In 2008 the president of the AFL-CIO, Richard Trumka, openly criticized union members who were hesitant to vote for then-candidate Barack Obama because of his race. Trumka has since made addressing racial injustice a priority for the country’s largest labor federation. It is not surprising, then, that he has now waded into the crisis in Ferguson, Missouri, pledging the AFL-CIO’s support to help address the ongoing turmoil sparked by the Aug. 9 shooting of African-American teen Michael Brown by white police officer Darren Wilson.
“Our brother killed our sister’s son,” Trumka said in a speech to a group of union members in St. Louis on Sept. 16, using the sibling nomenclature that union members use to refer to one another. (Both Wilson and Brown’s mother, Lesley McSpadden, are union members.) Acknowledging the powerful tension that Ferguson evokes, Trumka said the United States must address its legacy of violent policing of African-Americans, poverty and racialized economic injustice. Trumka says the fight for safety and just treatment for people of color, who constitute a large proportion of AFL-CIO members, should be a priority on unions’ list of policy demands.

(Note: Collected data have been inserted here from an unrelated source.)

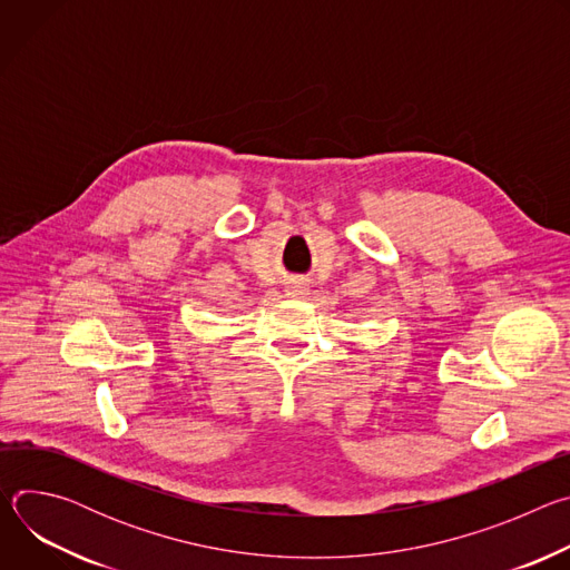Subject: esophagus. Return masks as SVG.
I'll list each match as a JSON object with an SVG mask.
<instances>
[{
    "instance_id": "1",
    "label": "esophagus",
    "mask_w": 570,
    "mask_h": 570,
    "mask_svg": "<svg viewBox=\"0 0 570 570\" xmlns=\"http://www.w3.org/2000/svg\"><path fill=\"white\" fill-rule=\"evenodd\" d=\"M286 295H291V297H306V295H308V288L302 286V284H291V286L286 288Z\"/></svg>"
}]
</instances>
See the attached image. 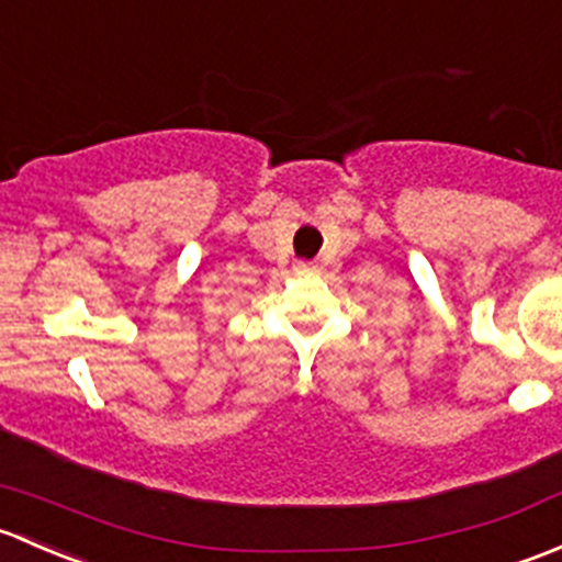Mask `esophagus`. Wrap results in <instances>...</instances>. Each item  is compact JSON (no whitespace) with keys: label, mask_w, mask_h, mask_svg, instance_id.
<instances>
[{"label":"esophagus","mask_w":562,"mask_h":562,"mask_svg":"<svg viewBox=\"0 0 562 562\" xmlns=\"http://www.w3.org/2000/svg\"><path fill=\"white\" fill-rule=\"evenodd\" d=\"M300 270H303V273H308V270H314V268H311V265H305V262H303V265H300Z\"/></svg>","instance_id":"obj_1"}]
</instances>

The AFL-CIO is not the only labor group agitating for racial equality. The health care workers’ union 1199 Service Employees International Union (SEIU) United Healthcare Workers East, has taken equally bold stances on high-profile police shootings of unarmed young African-American men in recent years. As journalist Carla Murphy recently reported for Colorlines, SEIU members have been arguing that their organization’s role should not be limited to pushing for pay raises and pension plans and that it should take on broader issues of social injustice.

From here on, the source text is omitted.